### TASK DIRECTIONS
Swap "white cap" for "white hat" and write out again the lines of the entries from the line with "What distance from" through the end of the entries, leaving everything else unchanged.

[Rows from a spatial reasoning dataset]
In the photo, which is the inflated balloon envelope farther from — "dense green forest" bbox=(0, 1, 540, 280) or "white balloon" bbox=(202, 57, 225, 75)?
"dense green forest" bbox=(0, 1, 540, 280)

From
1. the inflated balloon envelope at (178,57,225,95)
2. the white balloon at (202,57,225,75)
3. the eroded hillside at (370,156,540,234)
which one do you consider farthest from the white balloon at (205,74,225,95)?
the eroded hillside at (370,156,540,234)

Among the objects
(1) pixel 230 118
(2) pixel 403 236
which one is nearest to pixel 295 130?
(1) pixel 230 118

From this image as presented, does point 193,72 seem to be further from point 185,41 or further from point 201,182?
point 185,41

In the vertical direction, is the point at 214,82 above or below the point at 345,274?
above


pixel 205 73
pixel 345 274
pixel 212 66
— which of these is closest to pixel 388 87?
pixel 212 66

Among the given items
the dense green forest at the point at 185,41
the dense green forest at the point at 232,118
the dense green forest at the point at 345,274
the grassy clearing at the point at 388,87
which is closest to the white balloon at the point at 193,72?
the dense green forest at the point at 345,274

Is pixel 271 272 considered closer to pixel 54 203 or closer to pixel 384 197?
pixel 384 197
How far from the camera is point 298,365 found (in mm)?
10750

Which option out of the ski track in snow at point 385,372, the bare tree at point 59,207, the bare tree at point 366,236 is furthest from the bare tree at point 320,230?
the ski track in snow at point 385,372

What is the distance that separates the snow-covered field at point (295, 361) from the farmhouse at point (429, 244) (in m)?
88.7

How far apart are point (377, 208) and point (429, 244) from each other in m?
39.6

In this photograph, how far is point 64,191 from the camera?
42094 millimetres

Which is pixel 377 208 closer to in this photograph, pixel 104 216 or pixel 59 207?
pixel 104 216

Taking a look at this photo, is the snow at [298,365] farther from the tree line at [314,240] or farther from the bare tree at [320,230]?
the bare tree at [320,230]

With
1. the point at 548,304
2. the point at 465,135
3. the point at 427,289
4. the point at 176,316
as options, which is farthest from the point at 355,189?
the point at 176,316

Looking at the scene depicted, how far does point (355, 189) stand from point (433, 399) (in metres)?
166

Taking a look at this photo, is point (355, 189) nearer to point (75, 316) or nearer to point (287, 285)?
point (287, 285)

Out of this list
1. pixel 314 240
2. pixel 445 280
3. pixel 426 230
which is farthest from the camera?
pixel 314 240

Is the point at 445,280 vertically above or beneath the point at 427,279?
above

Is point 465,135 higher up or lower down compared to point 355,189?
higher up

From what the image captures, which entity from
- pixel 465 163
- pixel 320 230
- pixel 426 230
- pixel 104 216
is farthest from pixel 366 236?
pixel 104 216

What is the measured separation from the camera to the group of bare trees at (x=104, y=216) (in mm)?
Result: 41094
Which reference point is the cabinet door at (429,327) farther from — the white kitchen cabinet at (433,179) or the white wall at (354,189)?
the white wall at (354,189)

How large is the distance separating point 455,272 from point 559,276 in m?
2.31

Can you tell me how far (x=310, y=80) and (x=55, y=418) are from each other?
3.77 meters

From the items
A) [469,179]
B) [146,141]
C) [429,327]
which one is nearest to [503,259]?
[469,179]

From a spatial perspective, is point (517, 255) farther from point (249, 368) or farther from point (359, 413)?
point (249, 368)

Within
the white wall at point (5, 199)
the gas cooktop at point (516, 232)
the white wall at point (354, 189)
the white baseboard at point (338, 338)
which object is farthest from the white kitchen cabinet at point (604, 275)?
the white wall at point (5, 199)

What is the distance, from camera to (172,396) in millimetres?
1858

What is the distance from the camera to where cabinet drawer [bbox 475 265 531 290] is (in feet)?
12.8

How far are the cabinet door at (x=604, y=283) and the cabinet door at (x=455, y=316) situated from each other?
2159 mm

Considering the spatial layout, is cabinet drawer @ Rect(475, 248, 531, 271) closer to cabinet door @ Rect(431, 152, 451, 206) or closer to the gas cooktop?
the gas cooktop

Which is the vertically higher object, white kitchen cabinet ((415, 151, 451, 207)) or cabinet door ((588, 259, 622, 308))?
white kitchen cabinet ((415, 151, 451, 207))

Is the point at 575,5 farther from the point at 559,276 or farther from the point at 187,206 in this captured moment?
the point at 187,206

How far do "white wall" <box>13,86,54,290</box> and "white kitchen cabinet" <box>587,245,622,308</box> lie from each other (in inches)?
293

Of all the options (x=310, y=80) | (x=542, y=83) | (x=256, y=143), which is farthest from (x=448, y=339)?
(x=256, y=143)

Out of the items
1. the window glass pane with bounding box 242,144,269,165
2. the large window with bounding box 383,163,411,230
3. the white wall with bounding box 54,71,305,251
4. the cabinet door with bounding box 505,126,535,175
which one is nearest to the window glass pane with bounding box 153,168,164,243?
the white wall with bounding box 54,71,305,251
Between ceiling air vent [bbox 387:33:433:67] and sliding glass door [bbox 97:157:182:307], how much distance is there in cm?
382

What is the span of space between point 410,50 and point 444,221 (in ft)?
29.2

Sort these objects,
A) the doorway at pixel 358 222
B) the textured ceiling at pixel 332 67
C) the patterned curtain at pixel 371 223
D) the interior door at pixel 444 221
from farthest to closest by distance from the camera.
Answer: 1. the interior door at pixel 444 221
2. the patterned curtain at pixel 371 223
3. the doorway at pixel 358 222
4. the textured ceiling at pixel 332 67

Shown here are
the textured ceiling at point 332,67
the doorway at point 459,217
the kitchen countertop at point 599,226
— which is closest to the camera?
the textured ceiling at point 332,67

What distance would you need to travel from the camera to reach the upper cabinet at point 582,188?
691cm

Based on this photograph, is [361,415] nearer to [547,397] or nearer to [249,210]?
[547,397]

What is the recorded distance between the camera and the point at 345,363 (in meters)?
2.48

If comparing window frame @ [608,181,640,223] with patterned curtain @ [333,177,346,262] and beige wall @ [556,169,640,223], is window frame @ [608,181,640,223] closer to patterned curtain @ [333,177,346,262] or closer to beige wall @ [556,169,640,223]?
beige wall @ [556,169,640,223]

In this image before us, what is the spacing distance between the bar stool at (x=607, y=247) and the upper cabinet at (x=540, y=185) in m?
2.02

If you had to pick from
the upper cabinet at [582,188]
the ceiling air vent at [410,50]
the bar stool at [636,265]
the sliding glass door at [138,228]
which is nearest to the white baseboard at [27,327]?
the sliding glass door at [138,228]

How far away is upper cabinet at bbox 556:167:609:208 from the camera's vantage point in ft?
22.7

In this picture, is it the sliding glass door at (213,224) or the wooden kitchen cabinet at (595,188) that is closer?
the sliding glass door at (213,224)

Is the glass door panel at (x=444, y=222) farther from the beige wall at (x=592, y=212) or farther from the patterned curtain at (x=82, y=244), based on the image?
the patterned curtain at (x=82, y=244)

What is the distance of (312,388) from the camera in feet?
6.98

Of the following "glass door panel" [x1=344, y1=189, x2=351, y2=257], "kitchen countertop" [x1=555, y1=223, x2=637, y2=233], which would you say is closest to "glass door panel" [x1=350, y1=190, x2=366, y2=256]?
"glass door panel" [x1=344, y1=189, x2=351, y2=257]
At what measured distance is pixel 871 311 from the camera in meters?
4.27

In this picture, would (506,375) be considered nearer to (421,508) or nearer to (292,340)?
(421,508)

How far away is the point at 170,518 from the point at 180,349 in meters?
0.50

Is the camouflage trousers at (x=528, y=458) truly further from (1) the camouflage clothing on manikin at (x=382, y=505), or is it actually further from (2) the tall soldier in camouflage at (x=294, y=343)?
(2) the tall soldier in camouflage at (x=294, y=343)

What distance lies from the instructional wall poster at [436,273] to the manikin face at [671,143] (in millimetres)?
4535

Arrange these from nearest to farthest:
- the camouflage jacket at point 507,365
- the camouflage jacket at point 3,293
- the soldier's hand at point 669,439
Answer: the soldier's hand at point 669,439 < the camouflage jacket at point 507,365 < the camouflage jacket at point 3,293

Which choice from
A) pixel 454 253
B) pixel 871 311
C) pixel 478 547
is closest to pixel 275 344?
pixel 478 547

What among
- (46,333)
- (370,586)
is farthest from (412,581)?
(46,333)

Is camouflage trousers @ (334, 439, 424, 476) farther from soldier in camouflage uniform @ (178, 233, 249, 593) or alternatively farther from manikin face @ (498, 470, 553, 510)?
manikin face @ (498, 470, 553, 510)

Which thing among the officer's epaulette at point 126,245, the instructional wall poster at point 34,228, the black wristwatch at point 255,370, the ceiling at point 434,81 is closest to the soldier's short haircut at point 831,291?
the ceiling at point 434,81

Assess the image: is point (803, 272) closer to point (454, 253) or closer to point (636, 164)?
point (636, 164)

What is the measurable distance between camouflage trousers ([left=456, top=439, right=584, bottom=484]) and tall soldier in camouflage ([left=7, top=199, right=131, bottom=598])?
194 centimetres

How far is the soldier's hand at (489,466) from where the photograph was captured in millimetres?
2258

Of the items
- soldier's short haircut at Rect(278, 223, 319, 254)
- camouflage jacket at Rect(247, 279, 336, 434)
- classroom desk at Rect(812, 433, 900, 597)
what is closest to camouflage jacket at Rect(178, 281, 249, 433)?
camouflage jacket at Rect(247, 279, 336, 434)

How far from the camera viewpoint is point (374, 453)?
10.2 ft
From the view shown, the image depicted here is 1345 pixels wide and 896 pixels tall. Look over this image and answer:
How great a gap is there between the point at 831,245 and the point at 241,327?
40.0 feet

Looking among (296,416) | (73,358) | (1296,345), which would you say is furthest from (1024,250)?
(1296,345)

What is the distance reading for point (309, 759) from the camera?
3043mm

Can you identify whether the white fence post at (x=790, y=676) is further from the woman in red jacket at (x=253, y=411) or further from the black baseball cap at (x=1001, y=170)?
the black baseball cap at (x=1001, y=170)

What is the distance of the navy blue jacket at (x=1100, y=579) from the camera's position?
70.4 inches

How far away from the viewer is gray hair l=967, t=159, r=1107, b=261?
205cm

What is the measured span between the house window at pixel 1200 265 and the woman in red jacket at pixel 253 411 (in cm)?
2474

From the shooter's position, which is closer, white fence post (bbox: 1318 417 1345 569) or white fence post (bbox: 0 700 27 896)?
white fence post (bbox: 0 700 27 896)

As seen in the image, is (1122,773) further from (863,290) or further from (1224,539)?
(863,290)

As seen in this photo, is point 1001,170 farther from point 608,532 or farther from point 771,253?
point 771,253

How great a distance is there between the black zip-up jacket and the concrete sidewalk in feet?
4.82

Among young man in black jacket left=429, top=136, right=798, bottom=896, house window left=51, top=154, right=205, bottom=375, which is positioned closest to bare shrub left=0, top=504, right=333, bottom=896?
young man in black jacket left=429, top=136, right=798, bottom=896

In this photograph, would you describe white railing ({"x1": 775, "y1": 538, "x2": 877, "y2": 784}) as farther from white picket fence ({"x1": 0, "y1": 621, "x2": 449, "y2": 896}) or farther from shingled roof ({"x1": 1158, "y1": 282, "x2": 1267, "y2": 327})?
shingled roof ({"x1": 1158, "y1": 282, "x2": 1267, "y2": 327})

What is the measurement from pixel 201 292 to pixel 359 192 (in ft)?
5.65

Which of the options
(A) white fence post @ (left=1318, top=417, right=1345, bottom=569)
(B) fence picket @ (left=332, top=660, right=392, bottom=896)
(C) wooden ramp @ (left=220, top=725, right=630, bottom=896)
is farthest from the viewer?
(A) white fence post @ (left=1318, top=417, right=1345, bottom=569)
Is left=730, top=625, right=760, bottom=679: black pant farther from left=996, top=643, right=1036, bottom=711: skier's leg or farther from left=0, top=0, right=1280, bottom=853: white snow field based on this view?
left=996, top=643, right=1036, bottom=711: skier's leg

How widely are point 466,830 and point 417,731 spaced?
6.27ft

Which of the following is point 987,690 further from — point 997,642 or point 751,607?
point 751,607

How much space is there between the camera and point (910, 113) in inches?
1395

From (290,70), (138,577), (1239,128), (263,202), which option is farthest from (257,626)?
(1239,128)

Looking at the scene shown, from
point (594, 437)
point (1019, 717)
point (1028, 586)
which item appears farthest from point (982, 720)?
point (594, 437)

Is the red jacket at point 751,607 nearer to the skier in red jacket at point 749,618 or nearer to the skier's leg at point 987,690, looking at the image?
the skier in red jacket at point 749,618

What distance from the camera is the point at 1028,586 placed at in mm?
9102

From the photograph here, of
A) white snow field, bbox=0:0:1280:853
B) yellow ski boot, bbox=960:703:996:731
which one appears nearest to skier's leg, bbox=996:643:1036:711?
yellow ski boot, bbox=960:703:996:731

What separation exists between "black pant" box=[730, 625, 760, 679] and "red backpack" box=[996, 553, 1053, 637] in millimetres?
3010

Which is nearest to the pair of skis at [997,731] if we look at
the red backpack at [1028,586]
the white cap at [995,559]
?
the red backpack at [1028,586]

### EXERCISE RESPONSE
What distance from the camera is the point at 1028,586 placed at in mm?
9102

From the photograph here, of
A) white snow field, bbox=0:0:1280:853
B) yellow ski boot, bbox=960:703:996:731
which one appears nearest to skier's leg, bbox=996:643:1036:711?
yellow ski boot, bbox=960:703:996:731

What separation exists between "black pant" box=[730, 625, 760, 679] and "red backpack" box=[996, 553, 1053, 637] in millimetres?
3010

Which is nearest to the pair of skis at [997,731] if we look at
the red backpack at [1028,586]
the white hat at [995,559]
?
the red backpack at [1028,586]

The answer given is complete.